Our association with Pajamas Media started almost exactly three years ago. When the venture was announced, we were in the very first group of “little blogs” that signed up. Not long afterwards we were listed on their blogroll and started running PJM ads.
It was a very exciting moment. Pajamas Media’s avowed intention was to leverage the unfettered free speech of the blogosphere into something larger, a business model that would draw on the traffic of blog visitors to pull in ad revenue, and simultaneously help increase that traffic by networking us all together and publicizing our efforts.
The idea was an excellent one: scoop up the tired, the poor, and the hungry bloggers yearning to be free, give them a place to hang out, and encourage a combination of first-hand reporting and cutting-edge opinion.
No holds would be barred, because PJM was to be different from the MSM, a place where voices could be heard that would otherwise remain silent.
Unfortunately, idealism doesn’t always make for a good business model. When the principle of open debate conflicts with hard-nosed commonsense business interests, it’s no contest. PJM has moved up into the big time now, and, like the mainstream media, it has to run its operation like a business.
I respect and support that. We’re not good for business, so they’ll get no argument from me: of course we had to go.
Dick: “We have the freedom of speech in America.”
Tom: “And you’d better say what you’re supposed to say!”
— the Smothers Brothers (not sure which album)
In a skype discussion prior to my writing this post, one of my good friends mentioned that PJM had “censored” us.
But I object to this formulation. Only a government body can censor us. This was a contractual arrangement between Dymphna and me on the one hand, and a corporation on the other. A clause in our contract specifically allowed PJM to do what it did. We freely entered into the contract, and this event has nothing to do with censorship.
Business is business.
– – – – – – – – –
But now we come to a dilemma. For a long time many readers have complained that our blog is slow to load, and the embedded advertisements were the major cause of the problem. Now the problem has been solved, but it creates a new one: how to make up for the lost ad revenue?

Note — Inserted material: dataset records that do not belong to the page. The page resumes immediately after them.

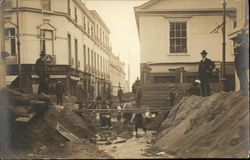 Men Standing Atop Dirt Piles Near Muddy Ditch in Street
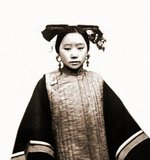 Example Of A Coiffure On A Tartar Or Manchu Female,  who is wearing a long sleeved quilted garment. The hair is wrapped around a flat strip of wood. Scottish photographer John Thomson.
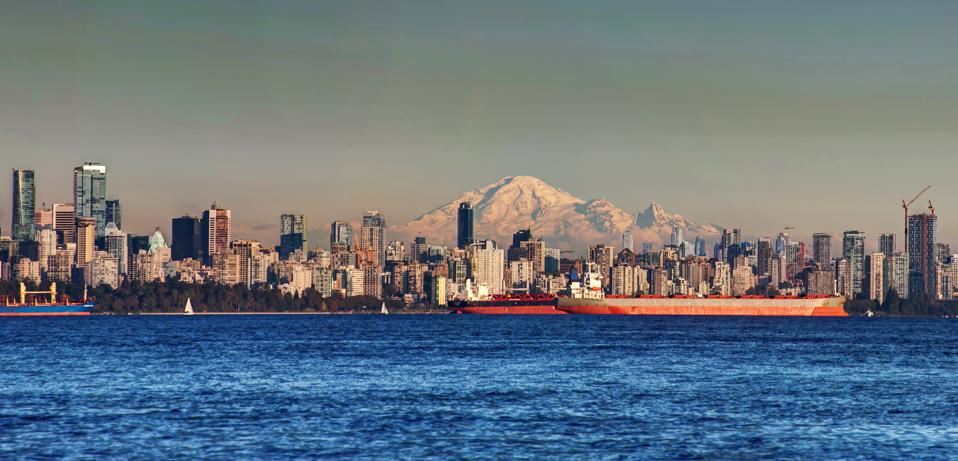 panorama of Downtown Vancouver with Mt Baker at sunset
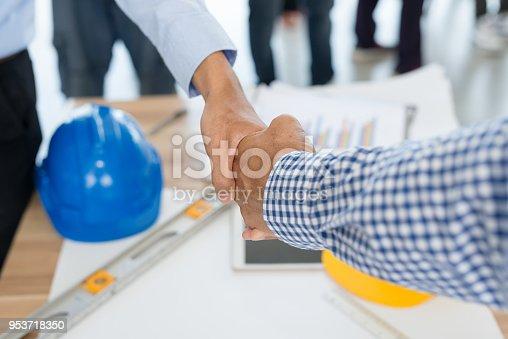 976560476istockphoto Businessmen handshake 953718350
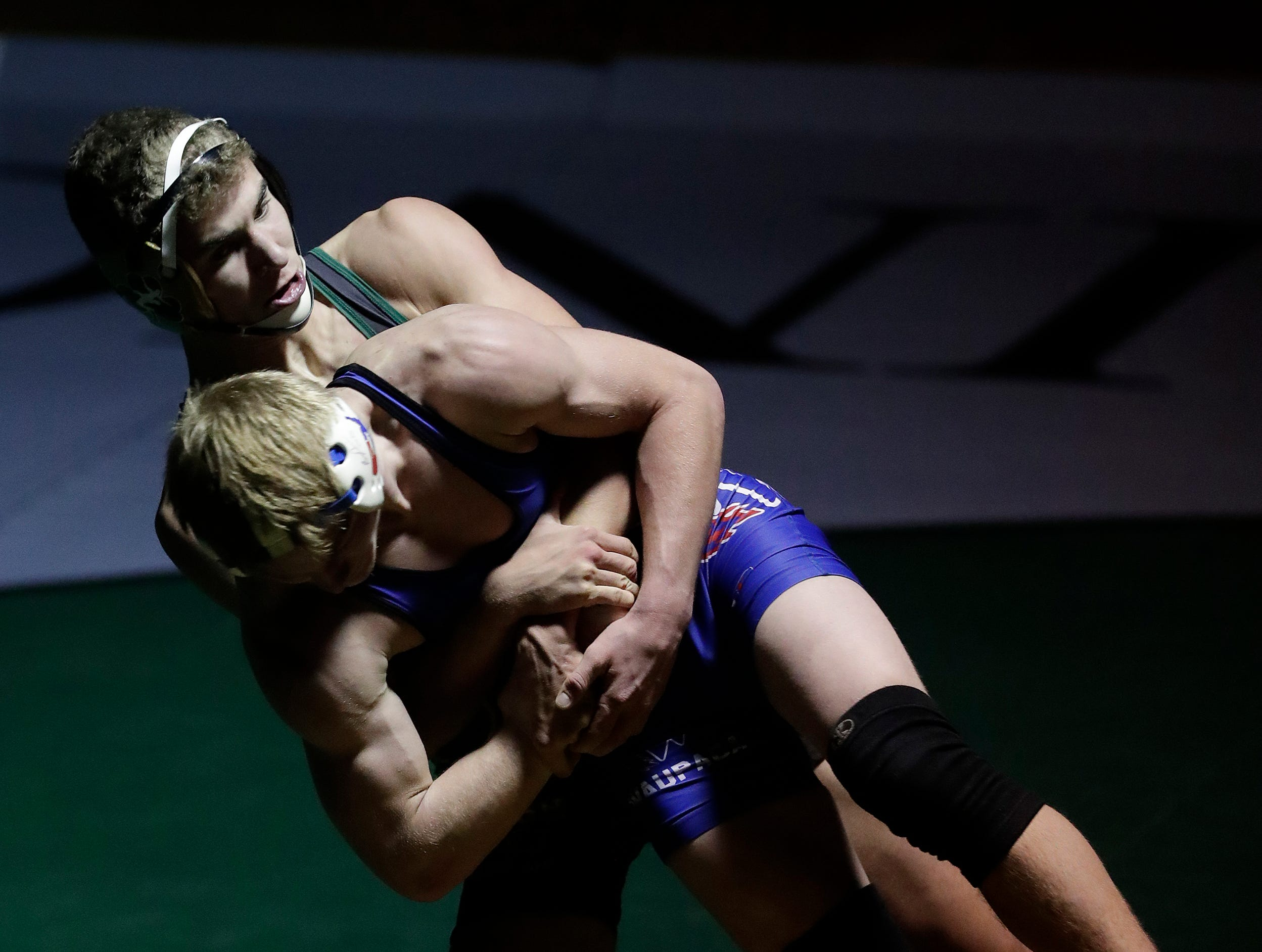 Freedom High School's Koy Murphy, back, wrestles against Waupaca High School's Colby Bernhardt during their 132-lb wrestling match Thursday, December 6, 2018, in Freedom, Wis. 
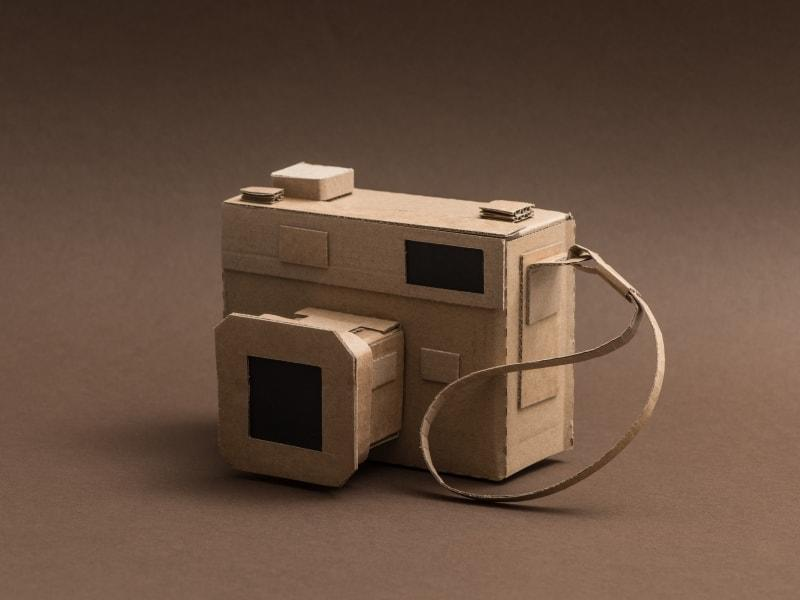 An image of a creative hand made camera out of cardboard illustrating a creative mass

Our traffic is large enough that we have standing offers from several other advertisers for our banner and skyscraper ad slots. But we’d rather be ad-free, because the blog is more visually appealing, and we enjoy the rapid page load as much as you do.
So here’s what I propose: based on our traffic figures, and making a guess as to how many of those people are serious return visitors who like our blog, I estimate that $20 from every regular reader would make up the shortfall we’re facing for the rest of the year. Come January, we can review the situation again and see how it looks.

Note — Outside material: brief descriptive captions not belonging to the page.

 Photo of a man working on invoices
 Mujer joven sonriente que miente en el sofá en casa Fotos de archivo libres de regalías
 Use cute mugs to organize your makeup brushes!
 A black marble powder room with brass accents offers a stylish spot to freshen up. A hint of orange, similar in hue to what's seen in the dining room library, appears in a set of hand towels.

You can use the tip cup on our left sidebar; and when the PayPal form comes up, you’ll see “Natural Intelligence of Central Virginia” — that’s our business name.
For those countries which make up the largest portion of our readership: as of today, US $20 = UK £10.08 = €12.81 = CA $20.27 = 95.59 Danish kroner. For other currencies, see the XE universal currency converter.

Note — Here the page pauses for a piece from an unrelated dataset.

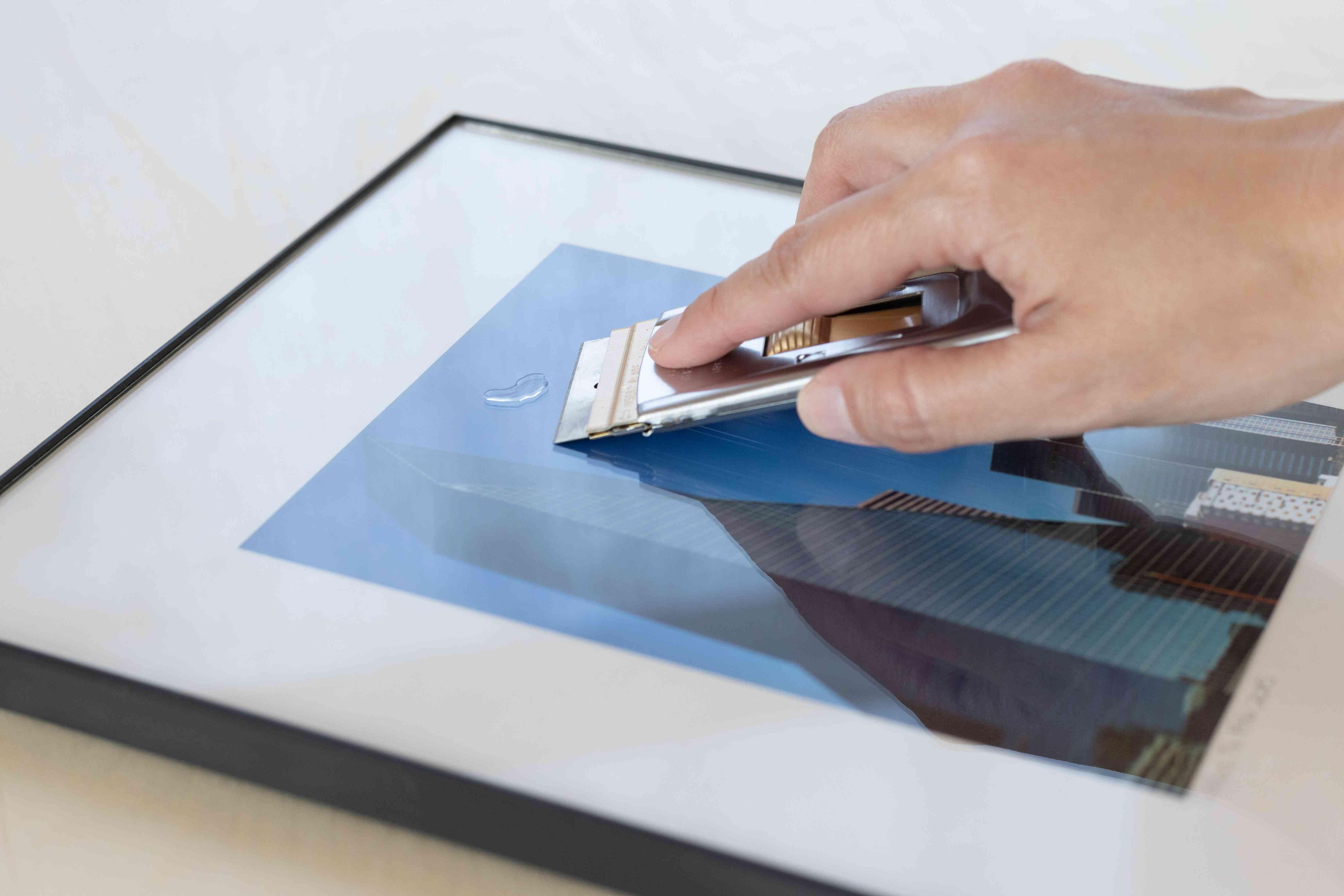 Safety razor scraper peeling off super glue from picture frame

You might call this the “Keep Gates of Vienna Ad-Free” campaign.
So why have we been cast into the Outer Darkness?
As most of you know, El Inglés took a hard-eyed look at the situation in Europe, and his careful analysis concluded that if present trends continue, a breakdown of civil authority is likely to occur, resulting in what he called a discontinuity.
In mathematical terms, a discontinuity is a point on a curve at which all the derivatives (differentials taken to the nth level) cannot be defined. The curve is termed “discontinuous” at that point, and any further behavior in that direction is unpredictable, since the differential equations that describe the curve cannot be solved. An asymptote to a hyperbolic curve is one of the simplest examples of a discontinuity.
“Curve” is used loosely here, and a function in more than two dimensions can exhibit the same characteristics. When a three- or four-dimensional surface is involved, the discontinuity is often called a “singularity”, especially by physicists. A black hole is an actual physical expression of a spatial singularity.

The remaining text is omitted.